§ **Document section**
BEGIN

The Neokasshi languages are a modern language family descended from Classical Kasshian, or, more precisely, from Common or Old Neokasshi, considered a dialect of Classical Kasshian.
Common Neokasshi was very similar to Classical Kasshian, and the two were mutually intelligible. The term Common Neokasshi covers several centuries, during which there were various small changes.
There were several phonological differences between Common Neokasshi and Classical Kasshian:
- The complex consonants (ch, j, ç) were treated as single phonemes, and thus could be geminated before any vowel.
- /t/ and /d/ were pronounced [ts] and [dz] before i/e/y
- Geminate voiced stops and affricates were replaced by nasal-stop sequences, that is, -bb-, -dd-, -gg-, and -jj- were pronounced as -mb-, -nd-, -ng-, and -nj-
- Later stages lost ng' as a phoneme, replacing it with either ng or n by dialect
- zr was pronounced as r in Late Old Neokasshi
- tw, dw, nw, sw, zw dropped the /w/ in Late Old Neokasshi
- Plural forms of gender prefixes lost (number marked only by -i suffix)
- Many loan-words adopted without a gender-prefix added
- The hidden-consonant paradigm was lost, those nouns becoming geminating.
- Type 2 L-final paradigm was (mostly) lost, generally becoming type 1 L-final, but sometimes vowel-final
- Class IV long-vowels were lost entirely
- For some dialects, alternating nouns changed the absolutive singular from -f/-s/-v/-z to -pa/-ta/-ba/-da and long vowel I/II to -ka/-ga
- Class III long vowel sometimes became simple vowel-final.
- Comparative and superlative were simplified by the adoption of the intensifier prefix mā- with forms (nu)pā-/(nu)pak- for comparative and (nu)lā-/(nu)lak- for superlative.

END

§ **Problem 1**
Answer these from the passage on the Neokasshi languages:
(a) How were /t/ and /d/ pronounced before i/e/y?
(b) How was zr pronounced in Late Old Neokasshi?
(c) Which intensifier prefix was adopted to simplify the comparative and superlative?
§ **Problem 2**
Please write out everything in the passage on the Neokasshi languages from "- /t/ and /d/" down to "nouns becoming geminating.".
§ **Problem 3**
Extend the passage on the Neokasshi languages beyond its final line.

Excerpts from a dataset
BEGIN

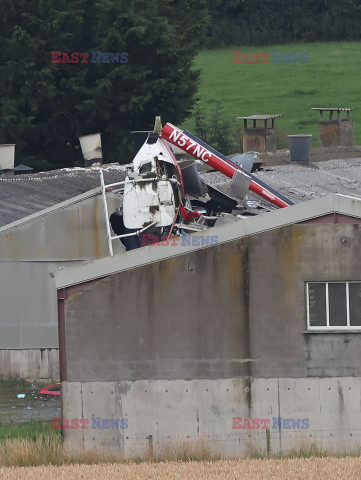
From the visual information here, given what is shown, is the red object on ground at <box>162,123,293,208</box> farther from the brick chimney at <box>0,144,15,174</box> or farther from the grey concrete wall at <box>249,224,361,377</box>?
the brick chimney at <box>0,144,15,174</box>

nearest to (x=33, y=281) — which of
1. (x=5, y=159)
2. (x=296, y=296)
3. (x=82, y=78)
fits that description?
(x=296, y=296)

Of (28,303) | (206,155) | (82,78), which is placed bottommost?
(28,303)

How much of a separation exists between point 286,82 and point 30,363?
60.5 meters

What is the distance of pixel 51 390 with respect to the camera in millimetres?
31188

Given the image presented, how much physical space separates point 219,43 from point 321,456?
7314cm

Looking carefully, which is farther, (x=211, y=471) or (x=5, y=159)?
(x=5, y=159)

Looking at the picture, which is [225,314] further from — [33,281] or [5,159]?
[5,159]

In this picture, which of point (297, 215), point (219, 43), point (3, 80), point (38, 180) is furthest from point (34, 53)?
point (219, 43)

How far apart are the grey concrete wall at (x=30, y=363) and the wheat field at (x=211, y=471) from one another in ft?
32.3

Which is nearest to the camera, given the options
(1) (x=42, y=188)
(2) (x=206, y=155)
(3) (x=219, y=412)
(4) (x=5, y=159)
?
(3) (x=219, y=412)

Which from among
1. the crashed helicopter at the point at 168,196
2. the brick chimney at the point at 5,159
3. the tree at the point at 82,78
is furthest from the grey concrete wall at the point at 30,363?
the tree at the point at 82,78

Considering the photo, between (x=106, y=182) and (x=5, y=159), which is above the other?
(x=5, y=159)

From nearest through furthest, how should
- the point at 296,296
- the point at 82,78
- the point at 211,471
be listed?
the point at 211,471
the point at 296,296
the point at 82,78

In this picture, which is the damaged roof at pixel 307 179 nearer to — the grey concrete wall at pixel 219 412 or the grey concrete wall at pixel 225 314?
the grey concrete wall at pixel 225 314
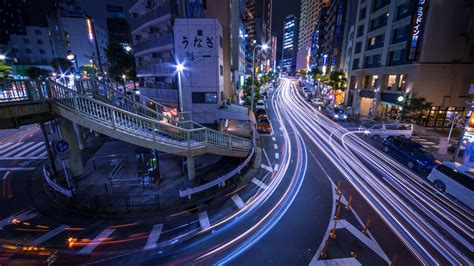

END

§ **Exercise result 1**
(a) As [ts] and [dz].
(b) As r.
(c) mā-

§ **Exercise result 2**
- /t/ and /d/ were pronounced [ts] and [dz] before i/e/y
- Geminate voiced stops and affricates were replaced by nasal-stop sequences, that is, -bb-, -dd-, -gg-, and -jj- were pronounced as -mb-, -nd-, -ng-, and -nj-
- Later stages lost ng' as a phoneme, replacing it with either ng or n by dialect
- zr was pronounced as r in Late Old Neokasshi
- tw, dw, nw, sw, zw dropped the /w/ in Late Old Neokasshi
- Plural forms of gender prefixes lost (number marked only by -i suffix)
- Many loan-words adopted without a gender-prefix added
- The hidden-consonant paradigm was lost, those nouns becoming geminating.

§ **Exercise result 3**
- In Late Common Neokasshi, gender VI came to be used as an honorific for noblewomen
- Loss of os- prefix
- Loss of prohibitive forms
- Reduced use of fa- and nai-, with increased reliance on perfect and prospective aspects
- Loss of dual in 3rd person
- Change of meanings of 1st person forms; 1st person dual -> 1st person inclusive dual; 1st person paucal -> 1st person dual/plural exclusive; 1st person plural -> 1st person plural inclusive
- Most type 2 l-final verbs become either type 1 or vowel-final, varying by dialect
- Most complex verbs become vowel-final
- Increased importance of animacy hierarchy
- Three main levels: human/non-human/inanimate; highest-animacy noun in the absolutive, ergative used for agent if lower animacy, dative used for patient if lower animacy
After the fall of the Third Empire, dialects of Common Neokasshi began to diverge increasingly, evolving into separate languages, this stage is referred to as Old Post-Imperial Neokasshi, and gradually transitioned into such languages as Old Ivetsian or Old Ratan
Most Neokasshi languages continued to tendency begun in Common Neokasshi towards using absolutive to mark a higher-animacy noun. Some lost absolutive, however, retaining ergative to mark agents and dative to mark patients, and marking the subjects of intransitive verbs with either one depending on usage. Verbal agreement is typically with the absolutive in those that retain a distinct absolutive, while in those that have lost it, verbal agreement tends to be with the agent. The gender system was reorganized in various ways in many descendants (and sometimes reduced). Simplification of the case system also took place in many branches. Verbal prefixes tended to be lost, tense and voice being marked by aspects or auxiliaries, and the conditional prefixes replaced by particles. Word order remained verb-initial in most languages, but some shifted to SVO or SOV order. A phonemic split between i/e and u/o took place in all Neokasshi languages, although it was probably still allophonic in Old Post-Imperial Neokasshi. Most Neokasshi languages remain highly inflected. Some languages have changed the sapient/non-sapient distinction in verbs to an animate/inanimate distinction. Articles have been acquired in many branches.